··· Stored data ···

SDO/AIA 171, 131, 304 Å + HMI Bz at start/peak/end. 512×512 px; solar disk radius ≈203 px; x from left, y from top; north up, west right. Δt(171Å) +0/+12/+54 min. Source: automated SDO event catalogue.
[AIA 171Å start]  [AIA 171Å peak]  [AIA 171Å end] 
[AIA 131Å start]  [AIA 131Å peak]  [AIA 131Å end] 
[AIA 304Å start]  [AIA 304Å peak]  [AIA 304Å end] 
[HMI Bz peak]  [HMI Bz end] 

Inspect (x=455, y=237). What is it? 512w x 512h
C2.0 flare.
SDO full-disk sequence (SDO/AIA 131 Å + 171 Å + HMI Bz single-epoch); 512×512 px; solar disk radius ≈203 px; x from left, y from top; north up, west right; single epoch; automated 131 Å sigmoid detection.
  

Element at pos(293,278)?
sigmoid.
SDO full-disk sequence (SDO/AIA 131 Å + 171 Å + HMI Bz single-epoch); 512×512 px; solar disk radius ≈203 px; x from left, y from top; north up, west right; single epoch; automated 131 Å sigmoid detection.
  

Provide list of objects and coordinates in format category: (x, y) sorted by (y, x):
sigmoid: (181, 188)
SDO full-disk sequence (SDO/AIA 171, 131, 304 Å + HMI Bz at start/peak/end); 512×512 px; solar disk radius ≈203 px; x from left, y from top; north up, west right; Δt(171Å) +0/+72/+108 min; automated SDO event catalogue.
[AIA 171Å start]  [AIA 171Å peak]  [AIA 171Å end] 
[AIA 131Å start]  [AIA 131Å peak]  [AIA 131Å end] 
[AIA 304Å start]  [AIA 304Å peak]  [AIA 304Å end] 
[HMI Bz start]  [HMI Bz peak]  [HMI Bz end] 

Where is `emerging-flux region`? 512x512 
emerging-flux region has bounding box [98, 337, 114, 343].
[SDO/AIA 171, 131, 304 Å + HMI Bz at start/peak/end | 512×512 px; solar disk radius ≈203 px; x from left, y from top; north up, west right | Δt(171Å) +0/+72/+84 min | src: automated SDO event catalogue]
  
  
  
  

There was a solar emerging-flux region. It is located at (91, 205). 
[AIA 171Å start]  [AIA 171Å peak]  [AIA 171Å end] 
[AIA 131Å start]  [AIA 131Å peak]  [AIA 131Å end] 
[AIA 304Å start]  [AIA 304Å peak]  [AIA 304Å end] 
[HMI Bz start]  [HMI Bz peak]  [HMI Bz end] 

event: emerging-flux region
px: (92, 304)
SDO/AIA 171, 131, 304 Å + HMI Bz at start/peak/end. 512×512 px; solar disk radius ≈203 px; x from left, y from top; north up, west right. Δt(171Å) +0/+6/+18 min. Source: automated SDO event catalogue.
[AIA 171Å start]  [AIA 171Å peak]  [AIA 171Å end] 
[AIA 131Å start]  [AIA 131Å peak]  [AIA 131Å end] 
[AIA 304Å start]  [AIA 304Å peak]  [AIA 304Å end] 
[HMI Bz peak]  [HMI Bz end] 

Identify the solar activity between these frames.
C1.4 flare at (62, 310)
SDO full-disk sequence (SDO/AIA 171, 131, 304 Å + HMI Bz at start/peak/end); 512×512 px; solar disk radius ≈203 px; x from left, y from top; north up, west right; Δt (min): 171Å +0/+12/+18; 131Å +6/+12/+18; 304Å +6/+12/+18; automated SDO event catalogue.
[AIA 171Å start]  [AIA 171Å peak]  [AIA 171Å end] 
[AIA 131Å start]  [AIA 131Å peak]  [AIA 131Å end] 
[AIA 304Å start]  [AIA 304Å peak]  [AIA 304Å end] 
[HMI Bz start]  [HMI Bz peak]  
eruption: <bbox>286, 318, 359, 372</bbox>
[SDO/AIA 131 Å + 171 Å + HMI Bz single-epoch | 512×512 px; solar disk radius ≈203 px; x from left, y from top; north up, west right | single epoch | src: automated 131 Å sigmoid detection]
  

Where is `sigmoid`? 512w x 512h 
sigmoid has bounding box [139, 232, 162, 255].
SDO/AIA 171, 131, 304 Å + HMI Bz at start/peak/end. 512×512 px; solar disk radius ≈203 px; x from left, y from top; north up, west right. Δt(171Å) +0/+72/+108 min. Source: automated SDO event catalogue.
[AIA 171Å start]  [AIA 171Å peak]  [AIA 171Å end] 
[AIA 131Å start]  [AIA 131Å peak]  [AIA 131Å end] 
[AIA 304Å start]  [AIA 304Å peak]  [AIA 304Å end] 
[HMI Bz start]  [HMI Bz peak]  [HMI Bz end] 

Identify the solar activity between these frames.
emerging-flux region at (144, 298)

···

* **Problem description**:
Give only the number of lines in the data that include the string "bounding".

* **Reply to the task**:
2